- **What this exercise asks**
[1] In the passage about the murders of Officers Phillips and Curtis, how many service stations did Mason own?
[2] Copy out the stretch of the entries from the line that contains "Regarding distance, which" through the end of the entries, leaving the pictures out.

- **Document segment**
[BEGIN]

The murders of Officers Phillips and Curtis touched off a homicide investigation that continued for almost half a century. In 1960, the murder weapon was recovered a mile from the crime in a back yard. The serial number was traced to a purchase at Sears in Shreveport, Louisiana, under the alias George D. Wilson. The signature was matched to "Wilson's" signature on a downtown YMCA receipt, located near the Sears store. El Segundo detectives proceeded to track down every George D. Wilson in the United States. However all were ruled out, and the investigation went cold.

For the next 46 years, Mason was a law-abiding citizen. He owned seven service stations, married, and raised a family. He was later described by friends and neighbors as friendly and helpful.

In 2002, with advances in computerized finger-printing technology, the FBI decided to expand the system to include prints collected during arrests in all 50 states. A match based on the partial left thumb prints lifted from the steering wheel of the stolen car, came back to a man convicted of burglary in 1956 in Columbia. He had served time for that case. Besides the matching fingerprint the evidence was also based on matching handwriting, thus linking him to the murder weapon.

[END]

- **Provided data**
[BEGIN]

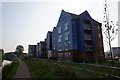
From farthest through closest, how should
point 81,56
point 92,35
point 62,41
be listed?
1. point 62,41
2. point 92,35
3. point 81,56

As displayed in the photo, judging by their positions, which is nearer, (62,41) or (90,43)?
(90,43)

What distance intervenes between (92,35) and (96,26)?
16.4 ft

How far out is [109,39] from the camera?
54.8ft

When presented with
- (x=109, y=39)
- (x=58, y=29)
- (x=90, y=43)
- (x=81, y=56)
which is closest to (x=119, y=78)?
(x=109, y=39)

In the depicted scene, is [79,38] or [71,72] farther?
[79,38]

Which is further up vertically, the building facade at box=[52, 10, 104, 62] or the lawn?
the building facade at box=[52, 10, 104, 62]

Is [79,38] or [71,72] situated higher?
[79,38]

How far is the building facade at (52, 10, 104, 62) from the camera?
40.9 metres

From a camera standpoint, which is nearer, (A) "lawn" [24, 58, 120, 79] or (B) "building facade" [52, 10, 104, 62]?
(A) "lawn" [24, 58, 120, 79]

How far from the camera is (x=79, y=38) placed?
41.9 m

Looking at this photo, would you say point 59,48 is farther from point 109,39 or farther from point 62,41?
point 109,39

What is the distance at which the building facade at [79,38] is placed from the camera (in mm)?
40938

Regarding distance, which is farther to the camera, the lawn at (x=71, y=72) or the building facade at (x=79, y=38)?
the building facade at (x=79, y=38)

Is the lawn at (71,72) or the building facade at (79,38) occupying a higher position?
the building facade at (79,38)
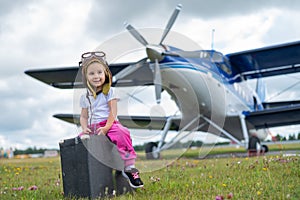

[END]

- **The responses**
[1] Seven.

[2]
Regarding distance, which is farther to the camera, the lawn at (x=71, y=72) or the building facade at (x=79, y=38)?
the building facade at (x=79, y=38)

Is the lawn at (71,72) or the building facade at (79,38) occupying a higher position?
the building facade at (79,38)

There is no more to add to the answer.